How to avoid thought-sin (i.e. thinking things you shouldn’t think)…

We mostly think of sins as actions; speaking lies, stealing, adultery, etc. We sometimes think of sins as attitudes; hate, rebellion, lust, ungratefulness, etc.
But those attitudes don’t need physical actions to become sin. Our minds dwell on them, dream about them, reflect on them, etc. That is, there is a type of thought-action we do… We sin by thinking things we ought not to think.
So, how does one stop coveting, lusting, how angry they are, how someone hurt them?
“Don’t think about it” is as good a technique as “don’t do it” heh?
One suggestion is to come up with a list (during a moment of strength) of things you enjoy thinking about that are sin thought-sin. It could be tennis, make-up, fairies, volcanoes, theory of relativity, anything.
And when you start thinking things which you ought not think about, pull open that list in your mind, and give yourself something else to think about – something that you’ve already worked out is going to grab your mental attention, and make it easier to stop thought-sin.

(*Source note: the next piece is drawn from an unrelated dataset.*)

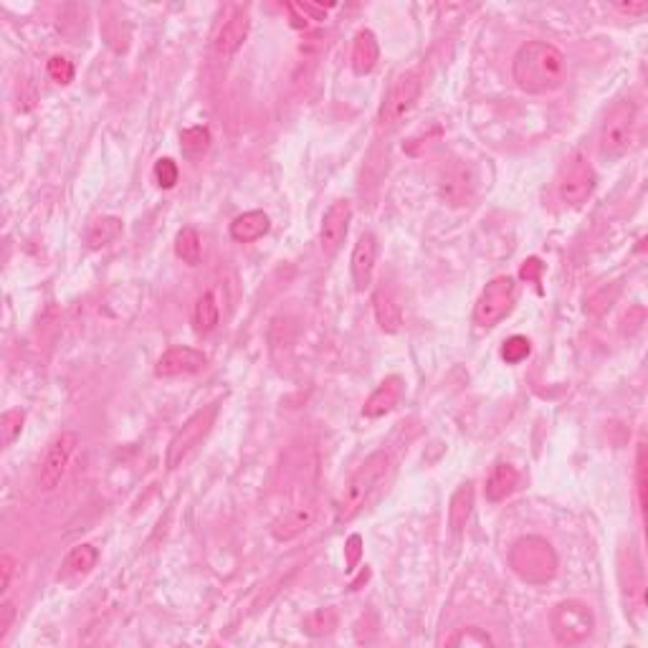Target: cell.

Bad motives make bad excuses

What do you do with the person who wants to pull out of volunteering because they “don’t feel like they’re doing it for the right reasons”.

It’s hard because motives do matter. We want people to do things with good gospel-centred Jesus-honouring motives.

But notice something in that quote… they’re aware of what they’re motives should be. If you asked them something like, “What motives do you think you should have?” they could probably answer you.

So if you know the good motives you should have, and you realise that you don’t have those motives… determine to have different motives. Enter that struggle.

Encourage people to persever in serving Jesus even when they don’t feel like it. Encourage them to set about altering their motives like they would alter any other aspect of sin or struggle with temptation.